03 stycznia 2008

dali > kunming

wreszcie sie stalo! spotkalem pierwszych polskich backpackeroff na swojej trasie! 5 miesiecy od wyjazdu i dopiero teraz, tutaj w Kunming. Chopaki wracali z Indii i Nepalu z klasycznych trekow wokol Annapurny. Piekna trasa.
A jak juz sie spotka rodakow to wiadomo ze browar leje sie obficie i wreszcie mozna sobie pogadac w ojczystym jezyku do samego rana. I najwazniejsze ze wreszcie swojskie klimaty ktorych zaden angol ani francuz nigdy nie wyczai !!!
Pare dni w Kunming minelo jak z bicza SzCzelil, a ze miasto jakos specjalnie nie zachwyca to wykupilem bilet kolejowy do Guilin, podobno najpiekniejszego rejonu w Chinach.
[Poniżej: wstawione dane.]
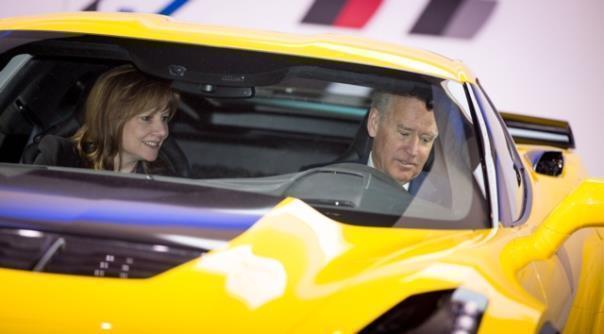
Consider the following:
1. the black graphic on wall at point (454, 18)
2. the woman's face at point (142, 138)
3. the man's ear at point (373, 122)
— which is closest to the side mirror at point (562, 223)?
the man's ear at point (373, 122)

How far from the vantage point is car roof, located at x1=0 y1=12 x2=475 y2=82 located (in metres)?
3.27

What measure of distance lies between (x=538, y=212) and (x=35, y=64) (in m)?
1.65

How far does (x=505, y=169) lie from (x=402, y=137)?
0.58 meters

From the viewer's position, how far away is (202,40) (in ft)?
10.8

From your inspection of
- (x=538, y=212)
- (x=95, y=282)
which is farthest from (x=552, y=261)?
(x=95, y=282)

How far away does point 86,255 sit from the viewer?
2.45 metres

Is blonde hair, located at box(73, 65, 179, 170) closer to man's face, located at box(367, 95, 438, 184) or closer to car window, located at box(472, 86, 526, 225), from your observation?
man's face, located at box(367, 95, 438, 184)

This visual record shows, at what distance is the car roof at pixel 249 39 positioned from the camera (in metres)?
3.27

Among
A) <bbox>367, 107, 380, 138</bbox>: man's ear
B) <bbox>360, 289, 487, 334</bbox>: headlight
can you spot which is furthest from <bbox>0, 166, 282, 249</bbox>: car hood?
<bbox>367, 107, 380, 138</bbox>: man's ear

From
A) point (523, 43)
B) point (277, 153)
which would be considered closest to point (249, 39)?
point (277, 153)

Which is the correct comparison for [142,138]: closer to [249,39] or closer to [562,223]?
[249,39]

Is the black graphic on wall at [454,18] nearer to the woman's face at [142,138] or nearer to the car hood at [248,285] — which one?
the woman's face at [142,138]

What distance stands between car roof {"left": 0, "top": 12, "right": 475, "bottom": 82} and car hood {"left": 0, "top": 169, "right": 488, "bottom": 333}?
0.73 meters

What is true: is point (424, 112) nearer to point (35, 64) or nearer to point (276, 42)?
point (276, 42)
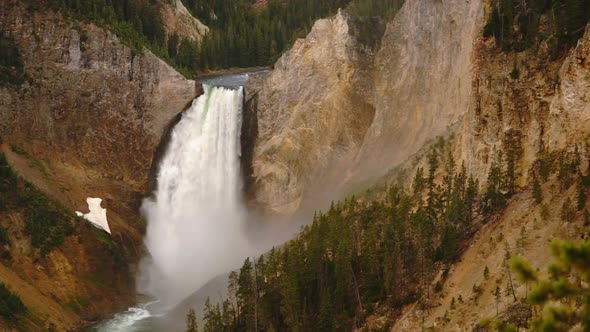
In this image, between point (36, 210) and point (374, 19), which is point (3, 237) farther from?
point (374, 19)

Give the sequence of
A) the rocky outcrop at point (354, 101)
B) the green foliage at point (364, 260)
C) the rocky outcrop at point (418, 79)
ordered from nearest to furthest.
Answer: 1. the green foliage at point (364, 260)
2. the rocky outcrop at point (418, 79)
3. the rocky outcrop at point (354, 101)

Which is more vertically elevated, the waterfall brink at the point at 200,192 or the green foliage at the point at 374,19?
the green foliage at the point at 374,19

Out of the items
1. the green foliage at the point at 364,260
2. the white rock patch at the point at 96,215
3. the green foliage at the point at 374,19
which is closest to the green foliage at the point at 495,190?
the green foliage at the point at 364,260

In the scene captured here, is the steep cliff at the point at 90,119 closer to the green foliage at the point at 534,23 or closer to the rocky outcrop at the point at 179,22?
the rocky outcrop at the point at 179,22

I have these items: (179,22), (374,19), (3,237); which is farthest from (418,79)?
(179,22)

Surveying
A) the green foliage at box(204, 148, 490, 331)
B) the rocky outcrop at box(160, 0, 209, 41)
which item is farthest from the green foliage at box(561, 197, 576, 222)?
the rocky outcrop at box(160, 0, 209, 41)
Zreszta wiza chinska powoli sie konczy, czas podgonic w strone HK.
znajoma chinka ktora nas oprowadzala po miescie przez kilka dni, bardzo milo z jej strony!

ten koleszka z flagą to kierownik przejścia dla pieszych :)
co moze robic Polak na petli autobusowej w pewnym miescie, pośrodku chińskiej prowincji Yunnan? :)
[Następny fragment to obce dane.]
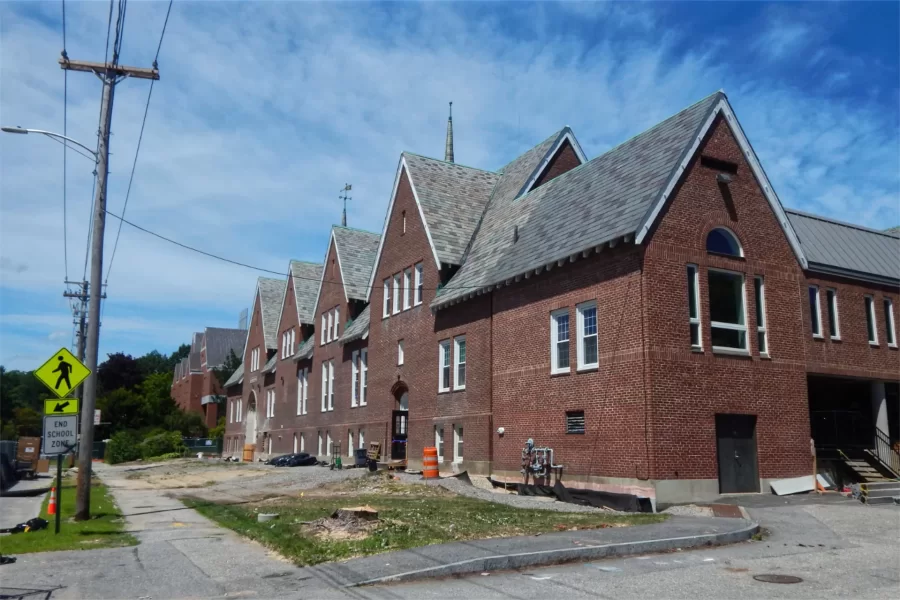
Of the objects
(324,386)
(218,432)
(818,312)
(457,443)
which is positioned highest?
(818,312)

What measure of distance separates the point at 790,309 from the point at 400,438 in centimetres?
1716

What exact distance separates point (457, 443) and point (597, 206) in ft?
33.5

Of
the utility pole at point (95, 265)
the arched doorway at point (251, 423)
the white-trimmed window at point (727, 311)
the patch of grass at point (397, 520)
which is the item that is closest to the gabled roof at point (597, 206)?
the white-trimmed window at point (727, 311)

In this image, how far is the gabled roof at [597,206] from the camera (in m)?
20.1

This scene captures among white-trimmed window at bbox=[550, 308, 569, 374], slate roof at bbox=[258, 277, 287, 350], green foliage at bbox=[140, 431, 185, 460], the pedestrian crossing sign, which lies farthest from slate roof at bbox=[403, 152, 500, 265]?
green foliage at bbox=[140, 431, 185, 460]

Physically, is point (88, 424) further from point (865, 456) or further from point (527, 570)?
point (865, 456)

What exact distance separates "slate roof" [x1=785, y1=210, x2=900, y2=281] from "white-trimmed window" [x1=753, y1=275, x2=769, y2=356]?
281 cm

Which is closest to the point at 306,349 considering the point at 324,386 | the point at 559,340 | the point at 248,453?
the point at 324,386

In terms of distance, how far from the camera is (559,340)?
2222cm

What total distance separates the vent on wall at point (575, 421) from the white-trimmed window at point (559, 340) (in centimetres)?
128

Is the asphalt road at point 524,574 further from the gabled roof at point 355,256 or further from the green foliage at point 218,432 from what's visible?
the green foliage at point 218,432

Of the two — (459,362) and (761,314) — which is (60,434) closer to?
(459,362)

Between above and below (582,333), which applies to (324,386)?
below

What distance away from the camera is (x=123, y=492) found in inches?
1060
i znowu moje ulubione sniadanie na parze zwane "pauncy", im swieższe tym lepsze
degustacja herbaty zielonej, czarnej i jasminowej. Ceny od 10 do kilku tysiecy Yuanow za 100gr Ja tam za wielkiej roznicy nie czulem. A na dodatek herbata czarna smakuje jak zielona. Paranoja.